Home » Math basics » Linear algebra » What are eigenvectors and eigenvalues?

What are eigenvectors and eigenvalues?

Contents

1 Introduction
2 Calculating the eigenvalues
3 Calculating the first eigenvector
4 Calculating the second eigenvector
5 Conclusion

Introduction

Eigenvectors and eigenvalues have many important applications in computer vision and machine learning in general. Well known examples are PCA (Principal Component Analysis) for dimensionality reduction or EigenFaces for face recognition. An interesting use of eigenvectors and eigenvalues is also illustrated in my post about error ellipses. Furthermore, eigendecomposition forms the base of the geometric interpretation of covariance matrices, discussed in an more recent post. In this article, I will provide a gentle introduction into this mathematical concept, and will show how to manually obtain the eigendecomposition of a 2D square matrix.

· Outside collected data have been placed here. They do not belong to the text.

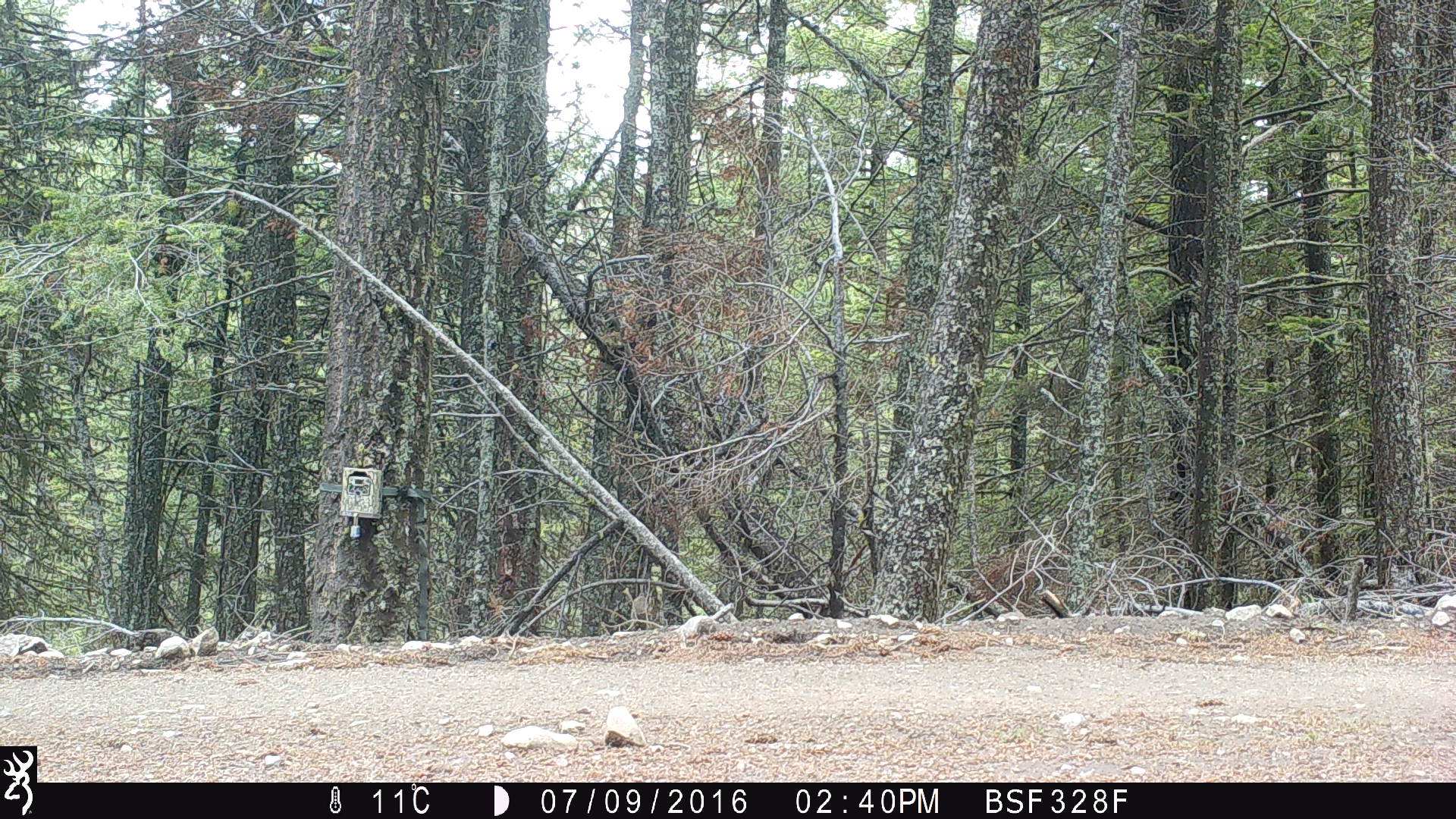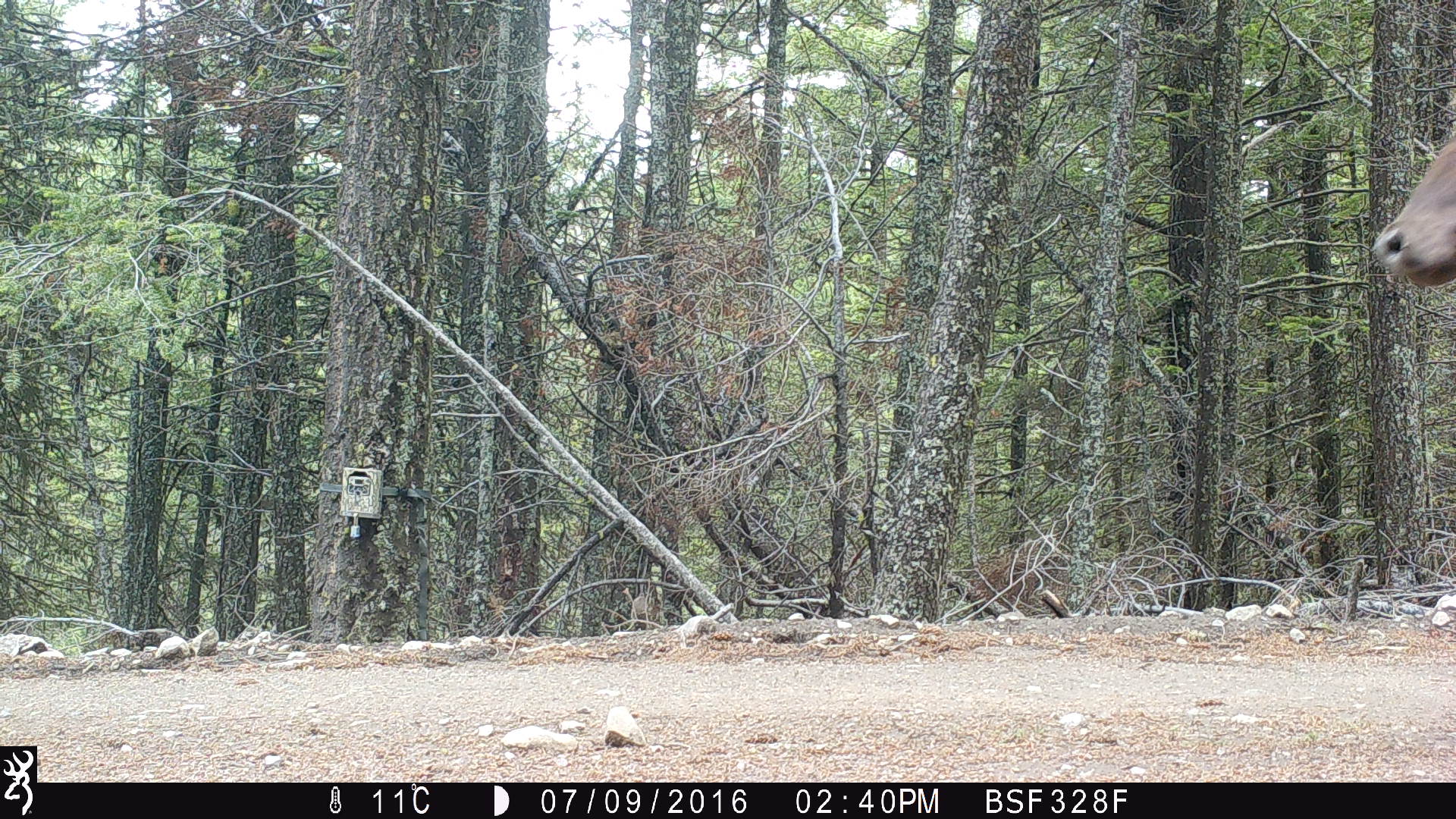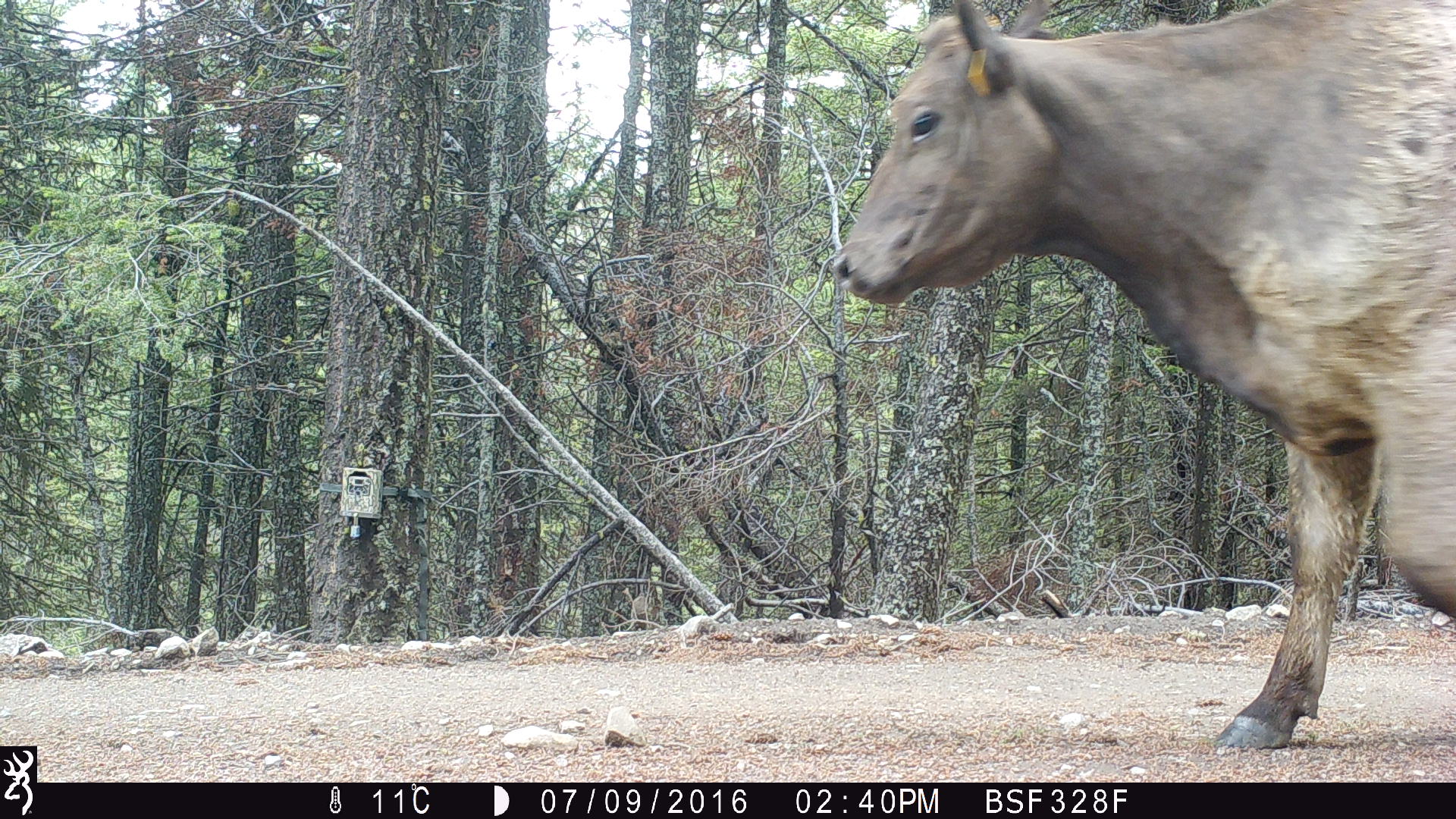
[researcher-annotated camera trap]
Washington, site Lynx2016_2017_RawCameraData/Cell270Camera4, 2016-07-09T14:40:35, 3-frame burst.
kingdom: Animalia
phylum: Chordata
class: Mammalia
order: Artiodactyla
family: Bovidae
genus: Bos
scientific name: Bos taurus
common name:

An eigenvector is a vector whose direction remains unchanged when a linear transformation is applied to it. Consider the image below in which three vectors are shown. The green square is only drawn to illustrate the linear transformation that is applied to each of these three vectors.

Eigenvectors (red) do not change direction when a linear transformation (e.g. scaling) is applied to them. Other vectors (yellow) do.

The transformation in this case is a simple scaling with factor 2 in the horizontal direction and factor 0.5 in the vertical direction, such that the transformation matrix $A$ is defined as:

$A=\begin{bmatrix} 2 & 0 \\ 0 & 0.5 \end{bmatrix}$ .

A vector $\vec{v}=(x,y)$ is then scaled by applying this transformation as $\vec{v}\prime = A\vec{v}$ . The above figure shows that the direction of some vectors (shown in red) is not affected by this linear transformation. These vectors are called eigenvectors of the transformation, and uniquely define the square matrix $A$ . This unique, deterministic relation is exactly the reason that those vectors are called ‘eigenvectors’ (Eigen means ‘specific’ in German).

In general, the eigenvector $\vec{v}$ of a matrix $A$ is the vector for which the following holds:

(1) $\begin{equation*} A \vec{v} = \lambda \vec{v} \end{equation*}$

where $\lambda$ is a scalar value called the ‘eigenvalue’. This means that the linear transformation $A$ on vector $\vec{v}$ is completely defined by $\lambda$ .

We can rewrite equation (1) as follows:

(2) $\begin{eqnarray*} A \vec{v} - \lambda \vec{v} = 0 \\ \Rightarrow \vec{v} (A - \lambda I) = 0, \end{eqnarray*}$

where $I$ is the identity matrix of the same dimensions as $A$ .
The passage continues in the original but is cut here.